Since the advent of the Internet and, more recently, the proliferation of technological gadgets—like cell phones, laptops, tablets, game consoles, even wearable technology—criminals of all kinds are increasingly leaving behind a trail of digital evidence when committing their crimes.
So it’s imperative that law enforcement agencies around the country—in particular, the first responders to a crime scene—have a working knowledge of how to survey and secure electronic evidence in addition to the physical evidence that they’re more accustomed to, like fingerprints and DNA.
CICP’s inaugural course, launched in October 2015, specifically targets law enforcement first responders.
“The goal of the course,” explains Special Agent James McDonald from the Cyber Division’s Cyber Training and Logistics Unit that oversees CICP, “is to improve a first responder’s technical knowledge by focusing on best practices in terms of investigative methods specific for cyber investigations.”
He added, “The more first responders understand about technology, the less chance there is of errors being made while securing a crime scene involving digital evidence.”
Observed each October, National Cyber Security Awareness Month is the perfect time of year for individuals, businesses, and other organizations to reflect on the universe of cyber threats and to do their part to protect their networks, their devices, and their data from those threats.
The first responders course—which doesn’t have to be taken in one sitting—features nine modules; each one focuses on a particular topic, like software, hardware, the Internet and social networks, encryption, legal tools, and digital evidence.
Each of the modules uses a “you are there” style where trainees can see the instructors and follow the presentation as though they were in the classroom.
The instructors include top-notch cyber experts from the FBI and Carnegie Mellon, other law enforcement agencies, and prosecutors’ offices.
- The software session includes a primer on such topics as metadata, operating systems, backup systems, apps, Internet communication, and the cloud, while the hardware lesson covers things like specific digital devices, electronic storage, and networks.
- The legal skills training goes into how to conduct search warrants and consent searches involving digital evidence as well the ins and outs of the Electronic Communications Privacy Act.
- The digital evidence module offers instruction on recognizing potential sources of digital evidence, securing a digital device, and documenting the crime scene.
Running throughout the overall training course is a realistic case scenario of a digital crime.
The scenario, which makes use of professional quality and engaging videos, focuses on the aspect of the investigation involving first responders.

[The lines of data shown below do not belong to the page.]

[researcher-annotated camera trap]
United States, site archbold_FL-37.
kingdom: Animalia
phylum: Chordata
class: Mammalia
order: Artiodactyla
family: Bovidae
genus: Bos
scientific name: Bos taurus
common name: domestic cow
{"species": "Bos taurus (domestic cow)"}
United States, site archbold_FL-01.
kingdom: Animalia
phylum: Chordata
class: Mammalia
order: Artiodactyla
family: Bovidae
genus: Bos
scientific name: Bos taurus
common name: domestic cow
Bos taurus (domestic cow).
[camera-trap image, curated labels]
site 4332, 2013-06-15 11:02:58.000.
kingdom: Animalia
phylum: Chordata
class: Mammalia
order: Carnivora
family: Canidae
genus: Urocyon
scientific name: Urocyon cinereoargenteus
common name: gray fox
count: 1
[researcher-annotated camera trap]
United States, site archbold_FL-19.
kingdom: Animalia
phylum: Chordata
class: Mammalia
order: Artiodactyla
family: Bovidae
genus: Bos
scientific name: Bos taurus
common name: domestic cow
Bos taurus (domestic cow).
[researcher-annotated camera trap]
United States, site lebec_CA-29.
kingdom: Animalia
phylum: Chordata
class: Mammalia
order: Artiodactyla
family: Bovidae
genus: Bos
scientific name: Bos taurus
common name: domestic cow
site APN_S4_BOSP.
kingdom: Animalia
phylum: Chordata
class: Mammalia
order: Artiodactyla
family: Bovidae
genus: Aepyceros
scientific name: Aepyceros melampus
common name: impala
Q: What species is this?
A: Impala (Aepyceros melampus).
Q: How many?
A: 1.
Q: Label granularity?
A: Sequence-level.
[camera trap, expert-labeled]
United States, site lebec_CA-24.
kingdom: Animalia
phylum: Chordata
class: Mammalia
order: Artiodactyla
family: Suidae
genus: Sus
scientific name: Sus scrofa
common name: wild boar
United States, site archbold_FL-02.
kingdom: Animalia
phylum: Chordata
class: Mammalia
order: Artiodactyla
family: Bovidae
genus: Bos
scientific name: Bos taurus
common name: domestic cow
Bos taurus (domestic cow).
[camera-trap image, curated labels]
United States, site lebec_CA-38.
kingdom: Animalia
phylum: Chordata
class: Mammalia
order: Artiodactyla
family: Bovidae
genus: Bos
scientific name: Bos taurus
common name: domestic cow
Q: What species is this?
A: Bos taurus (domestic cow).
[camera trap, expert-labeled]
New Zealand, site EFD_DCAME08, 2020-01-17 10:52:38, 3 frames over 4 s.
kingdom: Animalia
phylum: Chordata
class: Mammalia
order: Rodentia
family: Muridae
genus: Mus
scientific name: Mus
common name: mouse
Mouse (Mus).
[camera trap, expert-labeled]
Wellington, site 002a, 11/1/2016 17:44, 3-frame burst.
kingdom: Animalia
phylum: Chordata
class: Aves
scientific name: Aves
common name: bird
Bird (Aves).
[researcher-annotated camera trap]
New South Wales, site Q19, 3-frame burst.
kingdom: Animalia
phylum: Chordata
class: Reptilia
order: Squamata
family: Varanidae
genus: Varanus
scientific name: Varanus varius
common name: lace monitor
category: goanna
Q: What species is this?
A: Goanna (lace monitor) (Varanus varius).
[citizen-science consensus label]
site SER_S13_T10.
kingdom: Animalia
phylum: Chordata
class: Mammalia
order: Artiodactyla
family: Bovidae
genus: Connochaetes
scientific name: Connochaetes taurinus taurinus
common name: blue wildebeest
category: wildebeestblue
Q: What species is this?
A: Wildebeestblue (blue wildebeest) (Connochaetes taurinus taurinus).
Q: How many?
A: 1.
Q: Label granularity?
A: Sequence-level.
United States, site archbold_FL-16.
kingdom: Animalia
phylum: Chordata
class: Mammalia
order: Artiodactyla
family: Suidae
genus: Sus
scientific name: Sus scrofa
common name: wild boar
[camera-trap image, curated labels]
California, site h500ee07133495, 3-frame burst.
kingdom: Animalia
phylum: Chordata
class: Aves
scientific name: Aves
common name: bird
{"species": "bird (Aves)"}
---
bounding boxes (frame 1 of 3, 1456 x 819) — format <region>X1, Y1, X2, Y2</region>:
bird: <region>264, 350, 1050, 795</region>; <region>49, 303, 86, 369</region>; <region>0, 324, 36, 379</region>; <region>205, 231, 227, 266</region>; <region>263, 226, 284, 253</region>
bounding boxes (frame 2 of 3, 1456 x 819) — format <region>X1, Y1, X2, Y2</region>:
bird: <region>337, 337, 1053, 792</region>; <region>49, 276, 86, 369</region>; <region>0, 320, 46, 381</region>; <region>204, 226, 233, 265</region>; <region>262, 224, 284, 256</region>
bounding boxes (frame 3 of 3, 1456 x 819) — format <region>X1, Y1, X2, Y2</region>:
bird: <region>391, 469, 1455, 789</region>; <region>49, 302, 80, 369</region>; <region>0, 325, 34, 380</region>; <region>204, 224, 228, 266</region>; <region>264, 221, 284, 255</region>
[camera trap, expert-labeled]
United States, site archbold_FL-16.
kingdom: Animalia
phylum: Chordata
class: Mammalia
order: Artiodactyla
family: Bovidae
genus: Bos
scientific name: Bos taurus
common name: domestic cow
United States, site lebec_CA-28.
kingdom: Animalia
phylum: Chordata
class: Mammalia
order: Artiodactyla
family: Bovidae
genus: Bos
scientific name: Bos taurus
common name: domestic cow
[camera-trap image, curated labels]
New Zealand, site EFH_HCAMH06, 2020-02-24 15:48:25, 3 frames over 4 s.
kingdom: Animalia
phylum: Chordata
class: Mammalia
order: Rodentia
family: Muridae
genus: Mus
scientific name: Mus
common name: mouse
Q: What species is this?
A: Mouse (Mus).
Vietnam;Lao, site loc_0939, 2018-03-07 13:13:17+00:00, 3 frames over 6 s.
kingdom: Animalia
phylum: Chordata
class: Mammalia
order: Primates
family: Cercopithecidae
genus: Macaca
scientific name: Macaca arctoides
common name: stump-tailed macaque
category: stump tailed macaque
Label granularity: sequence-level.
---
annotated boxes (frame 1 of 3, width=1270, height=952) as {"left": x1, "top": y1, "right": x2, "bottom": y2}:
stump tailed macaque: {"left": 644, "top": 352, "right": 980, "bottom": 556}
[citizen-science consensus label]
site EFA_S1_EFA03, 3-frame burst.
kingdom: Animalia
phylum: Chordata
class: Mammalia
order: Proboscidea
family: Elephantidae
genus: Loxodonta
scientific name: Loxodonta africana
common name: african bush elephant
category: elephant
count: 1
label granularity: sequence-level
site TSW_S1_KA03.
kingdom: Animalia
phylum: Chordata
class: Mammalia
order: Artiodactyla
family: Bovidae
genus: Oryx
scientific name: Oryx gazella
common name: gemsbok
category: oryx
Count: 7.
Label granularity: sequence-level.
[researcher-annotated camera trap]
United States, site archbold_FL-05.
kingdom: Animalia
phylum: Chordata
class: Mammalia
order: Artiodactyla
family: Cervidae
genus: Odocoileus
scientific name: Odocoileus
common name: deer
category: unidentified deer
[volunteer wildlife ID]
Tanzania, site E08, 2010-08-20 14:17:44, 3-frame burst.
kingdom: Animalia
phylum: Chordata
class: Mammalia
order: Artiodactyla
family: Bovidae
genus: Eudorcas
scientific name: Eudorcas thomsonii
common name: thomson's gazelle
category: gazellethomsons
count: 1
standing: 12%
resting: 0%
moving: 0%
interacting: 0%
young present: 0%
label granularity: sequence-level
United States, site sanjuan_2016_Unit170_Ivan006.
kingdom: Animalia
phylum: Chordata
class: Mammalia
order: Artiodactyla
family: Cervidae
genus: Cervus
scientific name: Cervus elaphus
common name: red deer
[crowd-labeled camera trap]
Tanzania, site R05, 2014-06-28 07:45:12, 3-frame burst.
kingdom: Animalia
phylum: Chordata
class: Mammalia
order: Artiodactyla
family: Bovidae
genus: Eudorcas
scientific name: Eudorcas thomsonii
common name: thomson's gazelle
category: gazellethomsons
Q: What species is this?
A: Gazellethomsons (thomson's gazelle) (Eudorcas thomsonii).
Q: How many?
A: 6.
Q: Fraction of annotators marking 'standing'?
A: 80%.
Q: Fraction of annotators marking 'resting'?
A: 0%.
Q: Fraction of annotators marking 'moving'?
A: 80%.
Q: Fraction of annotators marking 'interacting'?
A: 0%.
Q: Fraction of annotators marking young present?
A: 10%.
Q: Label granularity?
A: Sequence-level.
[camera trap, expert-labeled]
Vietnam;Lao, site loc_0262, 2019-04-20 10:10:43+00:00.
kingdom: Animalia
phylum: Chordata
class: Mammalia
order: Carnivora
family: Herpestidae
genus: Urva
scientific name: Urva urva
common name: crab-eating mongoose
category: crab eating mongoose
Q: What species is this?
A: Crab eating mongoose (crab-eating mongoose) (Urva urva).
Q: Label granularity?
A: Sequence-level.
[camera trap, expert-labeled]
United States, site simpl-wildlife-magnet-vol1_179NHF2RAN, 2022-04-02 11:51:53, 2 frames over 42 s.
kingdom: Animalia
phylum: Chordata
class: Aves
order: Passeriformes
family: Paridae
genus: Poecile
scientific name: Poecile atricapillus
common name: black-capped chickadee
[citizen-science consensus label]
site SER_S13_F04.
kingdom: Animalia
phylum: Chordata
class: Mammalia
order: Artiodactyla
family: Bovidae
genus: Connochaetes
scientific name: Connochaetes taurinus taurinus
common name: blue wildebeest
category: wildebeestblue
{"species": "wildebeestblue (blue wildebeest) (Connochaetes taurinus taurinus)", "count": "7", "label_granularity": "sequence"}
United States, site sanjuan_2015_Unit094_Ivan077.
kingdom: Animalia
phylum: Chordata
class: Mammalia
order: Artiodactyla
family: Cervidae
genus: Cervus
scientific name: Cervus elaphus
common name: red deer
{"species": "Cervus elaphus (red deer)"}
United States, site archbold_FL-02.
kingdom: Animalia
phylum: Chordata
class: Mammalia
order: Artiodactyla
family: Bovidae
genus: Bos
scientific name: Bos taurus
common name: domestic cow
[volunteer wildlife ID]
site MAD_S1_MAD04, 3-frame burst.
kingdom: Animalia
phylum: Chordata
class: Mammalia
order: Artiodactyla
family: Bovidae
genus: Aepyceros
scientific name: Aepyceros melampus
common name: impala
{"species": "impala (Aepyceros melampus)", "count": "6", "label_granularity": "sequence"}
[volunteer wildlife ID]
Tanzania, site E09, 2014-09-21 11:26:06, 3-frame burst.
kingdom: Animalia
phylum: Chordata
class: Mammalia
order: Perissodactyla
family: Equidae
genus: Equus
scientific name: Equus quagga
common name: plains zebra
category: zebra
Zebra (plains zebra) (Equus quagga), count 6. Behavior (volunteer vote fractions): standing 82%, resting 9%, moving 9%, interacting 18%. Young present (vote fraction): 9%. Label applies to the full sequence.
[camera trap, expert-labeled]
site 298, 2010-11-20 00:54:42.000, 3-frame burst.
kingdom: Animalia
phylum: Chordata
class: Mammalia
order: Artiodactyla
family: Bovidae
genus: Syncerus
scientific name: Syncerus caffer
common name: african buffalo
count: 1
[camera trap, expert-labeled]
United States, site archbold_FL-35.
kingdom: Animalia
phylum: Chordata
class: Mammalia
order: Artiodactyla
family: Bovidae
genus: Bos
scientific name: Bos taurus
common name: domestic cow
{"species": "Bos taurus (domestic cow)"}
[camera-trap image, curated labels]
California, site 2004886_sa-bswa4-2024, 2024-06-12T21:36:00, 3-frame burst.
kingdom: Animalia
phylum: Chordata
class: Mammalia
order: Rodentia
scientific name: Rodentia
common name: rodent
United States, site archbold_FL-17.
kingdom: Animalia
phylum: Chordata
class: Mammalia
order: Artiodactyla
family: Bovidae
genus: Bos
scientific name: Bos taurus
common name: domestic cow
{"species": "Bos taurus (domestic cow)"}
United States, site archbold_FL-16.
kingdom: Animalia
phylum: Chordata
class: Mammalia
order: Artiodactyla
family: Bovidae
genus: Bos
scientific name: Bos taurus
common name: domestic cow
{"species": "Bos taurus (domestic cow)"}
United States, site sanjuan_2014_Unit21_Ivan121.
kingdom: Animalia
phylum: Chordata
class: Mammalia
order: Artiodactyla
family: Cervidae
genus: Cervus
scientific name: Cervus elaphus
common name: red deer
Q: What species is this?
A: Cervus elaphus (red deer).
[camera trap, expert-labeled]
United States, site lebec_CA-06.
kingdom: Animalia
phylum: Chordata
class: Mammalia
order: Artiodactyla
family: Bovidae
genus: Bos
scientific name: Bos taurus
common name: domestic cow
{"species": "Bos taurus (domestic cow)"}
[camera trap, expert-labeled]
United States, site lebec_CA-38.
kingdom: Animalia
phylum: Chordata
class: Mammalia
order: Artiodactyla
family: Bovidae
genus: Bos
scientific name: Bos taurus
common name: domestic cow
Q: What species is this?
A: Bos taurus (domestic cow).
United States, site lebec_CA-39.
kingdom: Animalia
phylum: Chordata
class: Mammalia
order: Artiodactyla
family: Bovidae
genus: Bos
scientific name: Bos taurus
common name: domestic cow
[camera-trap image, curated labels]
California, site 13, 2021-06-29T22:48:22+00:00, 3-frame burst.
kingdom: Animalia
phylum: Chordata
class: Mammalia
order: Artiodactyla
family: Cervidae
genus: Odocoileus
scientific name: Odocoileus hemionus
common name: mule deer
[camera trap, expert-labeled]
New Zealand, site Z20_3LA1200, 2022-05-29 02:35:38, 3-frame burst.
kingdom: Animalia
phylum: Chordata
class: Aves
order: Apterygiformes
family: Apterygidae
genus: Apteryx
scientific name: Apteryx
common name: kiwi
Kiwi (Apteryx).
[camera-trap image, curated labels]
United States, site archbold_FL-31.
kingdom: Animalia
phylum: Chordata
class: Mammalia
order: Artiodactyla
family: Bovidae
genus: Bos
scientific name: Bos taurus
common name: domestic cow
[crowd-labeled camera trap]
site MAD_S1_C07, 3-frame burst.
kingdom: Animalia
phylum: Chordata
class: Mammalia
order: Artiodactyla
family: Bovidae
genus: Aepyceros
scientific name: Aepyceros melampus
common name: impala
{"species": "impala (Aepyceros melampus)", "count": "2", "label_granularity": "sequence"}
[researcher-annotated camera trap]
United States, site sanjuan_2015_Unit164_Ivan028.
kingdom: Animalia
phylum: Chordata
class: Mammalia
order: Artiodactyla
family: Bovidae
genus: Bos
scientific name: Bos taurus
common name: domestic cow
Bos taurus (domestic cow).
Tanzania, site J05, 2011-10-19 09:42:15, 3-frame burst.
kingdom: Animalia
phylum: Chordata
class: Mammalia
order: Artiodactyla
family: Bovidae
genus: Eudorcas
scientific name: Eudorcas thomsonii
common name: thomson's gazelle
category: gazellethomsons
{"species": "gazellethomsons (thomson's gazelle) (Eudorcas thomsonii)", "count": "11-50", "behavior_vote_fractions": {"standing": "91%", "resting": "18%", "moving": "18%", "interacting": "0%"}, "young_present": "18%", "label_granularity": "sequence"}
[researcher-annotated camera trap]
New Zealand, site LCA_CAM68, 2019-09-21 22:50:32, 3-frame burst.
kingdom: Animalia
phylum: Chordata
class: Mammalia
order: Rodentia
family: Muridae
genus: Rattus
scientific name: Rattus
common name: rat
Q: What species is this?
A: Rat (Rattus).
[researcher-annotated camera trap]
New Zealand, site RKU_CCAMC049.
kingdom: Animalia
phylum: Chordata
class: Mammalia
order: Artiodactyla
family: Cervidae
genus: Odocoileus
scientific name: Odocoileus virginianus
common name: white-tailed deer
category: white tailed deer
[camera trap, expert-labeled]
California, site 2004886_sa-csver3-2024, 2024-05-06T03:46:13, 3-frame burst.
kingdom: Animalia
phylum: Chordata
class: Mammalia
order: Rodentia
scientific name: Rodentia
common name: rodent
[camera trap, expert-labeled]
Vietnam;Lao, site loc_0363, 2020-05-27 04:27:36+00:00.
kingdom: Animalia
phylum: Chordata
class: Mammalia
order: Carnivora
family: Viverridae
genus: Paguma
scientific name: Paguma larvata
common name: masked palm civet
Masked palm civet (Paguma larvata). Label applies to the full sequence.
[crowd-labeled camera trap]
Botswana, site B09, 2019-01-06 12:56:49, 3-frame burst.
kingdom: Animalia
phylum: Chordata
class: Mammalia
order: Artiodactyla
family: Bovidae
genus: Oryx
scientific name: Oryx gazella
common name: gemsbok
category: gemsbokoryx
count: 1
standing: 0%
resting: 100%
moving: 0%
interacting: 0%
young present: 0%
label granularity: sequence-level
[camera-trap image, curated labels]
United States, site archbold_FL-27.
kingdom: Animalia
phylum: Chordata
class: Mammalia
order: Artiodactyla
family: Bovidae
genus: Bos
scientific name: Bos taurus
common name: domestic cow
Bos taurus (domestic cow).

And once the entire training session is completed, the officer receives a course certificate.
This first responders course is just the first one out of the barrel.
The FBI and Carnegie Mellon are nearing completion of four cyber training courses (collectively called Level 1) that are designed to be more case specific and target beginning to intermediate-level detectives.
These courses will focus on the crimes of digital harassment, online fraud, child enticement, and identity theft, and will also feature case scenarios—based on actual investigations—that highlight best investigative practices for crimes with a cyber angle.
“The more first responders understand about technology, the less chance there is of errors being made while securing a crime scene involving digital evidence.”
James McDonald, special agent, FBI Cyber Division
Nearly 5,000 law enforcement officers have enrolled in the first responders course so far, and we expect that number will continue to grow.
As FBI Director James Comey, who is featured in an introductory video at the beginning of the first responders training, said, “Our collective success in analyzing crime scenes depends upon your ability to both assess and secure an increasing amount of digital artifacts, so it is important that we use best practices in working with digital evidence.”
First responders interested in talking the course can access it through their Law Enforcement Enterprise Portal (LEEP) account.
Read more about LEEP, including instructions on how to join.
Course Feedback from First Responders
- “I’m very impressed with the FBI First Responder course. The content is very current and informative….I’m looking forward to the rest of the course and to what else is in the works.”
– Senior parole officer, New Jersey
- “I love the program so far—however, I only see one training class available. Can you explain how I might find others?”
– College public safety officer, Mississippi
- “Just completed the FBI first responder course under the Cyber Investigation Certification Program and loved it. Is there an ETA as to when the subsequent classes will be offered online? And thank you very much for putting together this program.”
– Senior criminal investigator, Colorado
- “The entire course was put together very well. The program covered very basic information and progressed to more detailed topics—all of which were relevant to the investigative work I am assigned….I wish I had this training years ago. With budget constraints and full-time investigative responsibilities, there are not many training options available. This course was free and I was able to complete the modules on my own time.”
– Law enforcement officer
- “The first responder course was fantastic! I am looking forward to the next course in the Cyber Investigator Certification Program.”